O que costuma faltar
Na maior parte dos casos, faltam três coisas: um problema nomeado antes do curso, uma tarefa que obrigue a aplicar o conteúdo no trabalho real e alguém acompanhando o combinado depois. Sem isso, o que fica é a lembrança da sala, e lembrança não muda processo.
Vale começar pela pergunta mais chata: o que deveria estar diferente daqui a sessenta dias, e quem vai perceber? Se ninguém sabe responder, o treinamento ainda não está pronto para ser contratado.

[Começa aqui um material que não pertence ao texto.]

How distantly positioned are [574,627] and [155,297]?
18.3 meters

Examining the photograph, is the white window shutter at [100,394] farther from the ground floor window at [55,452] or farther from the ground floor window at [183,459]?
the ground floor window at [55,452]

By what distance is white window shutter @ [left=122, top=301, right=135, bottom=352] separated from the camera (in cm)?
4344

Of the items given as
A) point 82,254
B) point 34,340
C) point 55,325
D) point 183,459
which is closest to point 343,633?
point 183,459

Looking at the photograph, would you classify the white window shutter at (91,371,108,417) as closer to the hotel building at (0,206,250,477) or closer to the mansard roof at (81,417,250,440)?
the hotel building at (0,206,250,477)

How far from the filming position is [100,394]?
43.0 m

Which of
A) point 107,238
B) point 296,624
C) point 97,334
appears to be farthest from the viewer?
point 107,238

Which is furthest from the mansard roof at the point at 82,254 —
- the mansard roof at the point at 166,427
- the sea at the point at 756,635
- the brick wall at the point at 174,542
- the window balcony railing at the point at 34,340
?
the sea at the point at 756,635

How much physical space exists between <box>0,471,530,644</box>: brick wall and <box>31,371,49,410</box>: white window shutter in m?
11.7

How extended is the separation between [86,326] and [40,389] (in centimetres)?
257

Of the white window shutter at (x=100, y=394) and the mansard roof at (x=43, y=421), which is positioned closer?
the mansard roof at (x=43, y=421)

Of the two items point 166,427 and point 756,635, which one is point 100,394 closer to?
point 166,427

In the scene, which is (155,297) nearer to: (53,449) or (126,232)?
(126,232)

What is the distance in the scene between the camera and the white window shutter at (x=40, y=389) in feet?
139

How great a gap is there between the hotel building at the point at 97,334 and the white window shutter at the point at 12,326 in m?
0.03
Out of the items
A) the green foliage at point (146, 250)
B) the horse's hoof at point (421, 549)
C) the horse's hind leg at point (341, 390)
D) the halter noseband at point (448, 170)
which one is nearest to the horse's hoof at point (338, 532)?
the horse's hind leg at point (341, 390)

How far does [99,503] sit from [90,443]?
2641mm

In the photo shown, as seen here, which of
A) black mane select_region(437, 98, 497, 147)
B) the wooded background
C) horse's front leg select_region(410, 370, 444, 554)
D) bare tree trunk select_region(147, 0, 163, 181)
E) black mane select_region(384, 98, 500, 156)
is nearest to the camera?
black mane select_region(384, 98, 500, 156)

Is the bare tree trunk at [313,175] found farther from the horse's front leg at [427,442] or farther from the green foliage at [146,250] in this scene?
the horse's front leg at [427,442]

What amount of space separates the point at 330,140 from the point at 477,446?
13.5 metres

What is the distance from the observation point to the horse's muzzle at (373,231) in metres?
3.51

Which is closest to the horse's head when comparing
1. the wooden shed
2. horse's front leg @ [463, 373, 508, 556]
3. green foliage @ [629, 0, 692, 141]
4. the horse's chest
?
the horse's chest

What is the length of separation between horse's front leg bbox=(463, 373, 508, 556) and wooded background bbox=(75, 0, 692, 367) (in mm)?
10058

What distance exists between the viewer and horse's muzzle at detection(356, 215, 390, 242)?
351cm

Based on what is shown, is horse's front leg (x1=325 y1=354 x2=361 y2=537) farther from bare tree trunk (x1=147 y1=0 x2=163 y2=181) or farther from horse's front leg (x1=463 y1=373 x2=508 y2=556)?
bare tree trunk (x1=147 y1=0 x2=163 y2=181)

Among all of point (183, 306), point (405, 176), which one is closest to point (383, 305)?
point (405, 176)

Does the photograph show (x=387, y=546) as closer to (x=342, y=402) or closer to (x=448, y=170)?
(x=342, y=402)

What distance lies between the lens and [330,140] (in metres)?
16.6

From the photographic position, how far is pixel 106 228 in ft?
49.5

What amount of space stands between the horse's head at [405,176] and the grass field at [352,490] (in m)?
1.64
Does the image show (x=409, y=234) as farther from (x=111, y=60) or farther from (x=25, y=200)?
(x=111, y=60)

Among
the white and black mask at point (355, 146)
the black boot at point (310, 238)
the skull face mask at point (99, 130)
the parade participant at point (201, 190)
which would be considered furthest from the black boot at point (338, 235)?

Um combinado por participante
Um jeito simples de resolver: cada participante sai da sala com um combinado escrito, específico, com prazo. Não é plano de ação de dez linhas. É uma frase: o que vai fazer diferente, com quem e até quando.
Trinta dias depois, o gestor da área revisa a lista em quinze minutos de reunião. O que foi feito, sai. O que não foi, vira conversa. Esse é o momento em que o treinamento passa a existir fora da sala.
O papel de quem contratou
Fornecedor de treinamento entrega conteúdo, prática e relatório. A continuidade é da empresa. Quando o RH assume esse pedaço e o gestor da área entra junto, a diferença aparece na operação, não só na avaliação de reação.